FILED: April 20, 2005
IN THE COURT OF APPEALS OF THE STATE OF OREGON
In the Matter of the Marriage of
ERIC MICHAEL WILSON,
Respondent,
and
MONIQUE ALWIEN QUADE WILSON,
Appellant.
________________________________________
MONIQUE ALWIEN WILSON,
Petitioner,
v.
ERIC MICHAEL WILSON,
Respondent.
9908-67658, 0004-63675; A113524
On remand from the Oregon Supreme Court, Wilson and Wilson, 337 Or 327, 99
P3d 290 (2004).
Appeal from Circuit Court, Multnomah County.
Keith Meisenheimer, Judge.
Submitted on remand October 20, 2004.
Mark Kramer and Kramer & Associates for appellant.
George W. Kelly for respondent.
Before Landau, Presiding Judge, and Brewer, Chief Judge, and Schuman, Judge.
SCHUMAN, J.
Award of custody reversed and remanded; attorney fee award vacated and remanded; otherwise affirmed.
SCHUMAN, J.
After we decided this third-party custody dispute in favor of mother,
Wilson
and Wilson, 184 Or App 212, 55 P3d 1106 (2002), stepfather petitioned for Supreme
Court review. While the petition was pending, the court decided
O'Donnell-Lamont and
Lamont, 337 Or 86, 91 P3d 721 (2004),
cert den, ___ US ___, 125 S Ct 867, 160 L Ed 2d
770 (2005), explaining how the United States Supreme Court's decision in
Troxel v.

■ Task list
1 > In the court opinion, swap "Multnomah County" for "Washington County" and reproduce the part that opens with the words containing "9908-67658, 0004-63675; A113524" and closes with "October 20, 2004.".
2 > Write the next part of the Oregon custody appeal opinion, picking up right after its last words.
The material after this point comes from a different source than the court opinion.

■ Data section

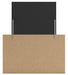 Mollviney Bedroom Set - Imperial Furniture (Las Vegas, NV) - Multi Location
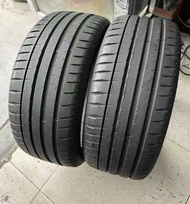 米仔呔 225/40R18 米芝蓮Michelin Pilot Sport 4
* * *
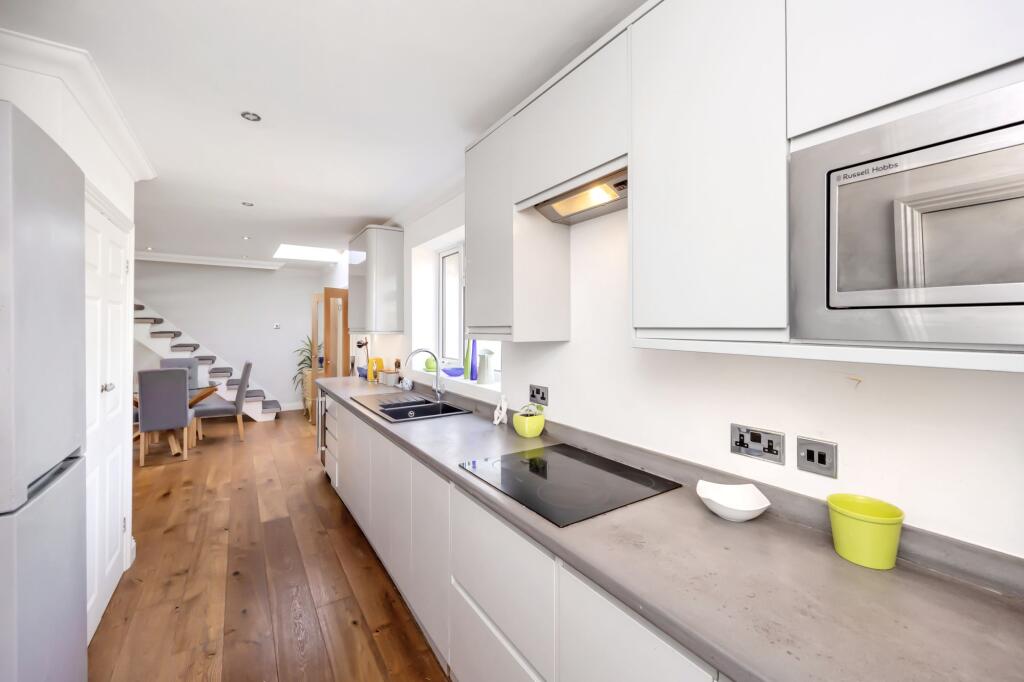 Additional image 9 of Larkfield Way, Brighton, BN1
...
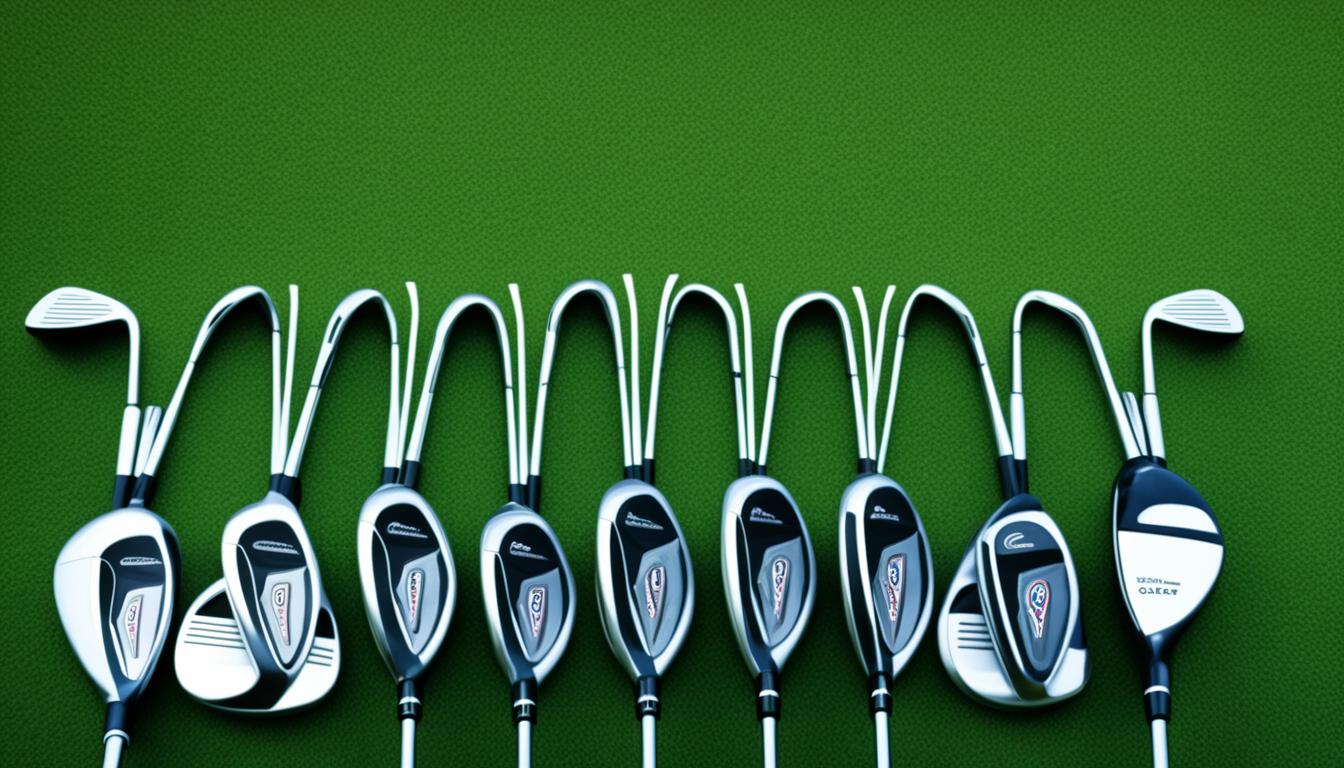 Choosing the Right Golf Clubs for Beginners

■ Replies
1 >
9908-67658, 0004-63675; A113524
On remand from the Oregon Supreme Court, Wilson and Wilson, 337 Or 327, 99
P3d 290 (2004).
Appeal from Circuit Court, Washington County.
Keith Meisenheimer, Judge.
Submitted on remand October 20, 2004.

2 >
Granville, 530 US 57, 120 S Ct 2054, 147 L Ed 2d 49 (2000), affects parental rights in
Oregon. The court then allowed review in this case, vacated our decision, and remanded
for reconsideration in light of
O'Donnell-Lamont. Wilson and Wilson, 337 Or 327, 99
P3d 290 (2004). On reconsideration, we again reverse and remand.
In our first opinion in this case, we summarized the factual and legal
background as follows:
"Husband and wife were married in September 1992. At that time,
wife already had a 22-month-old daughter, C, from an earlier relationship.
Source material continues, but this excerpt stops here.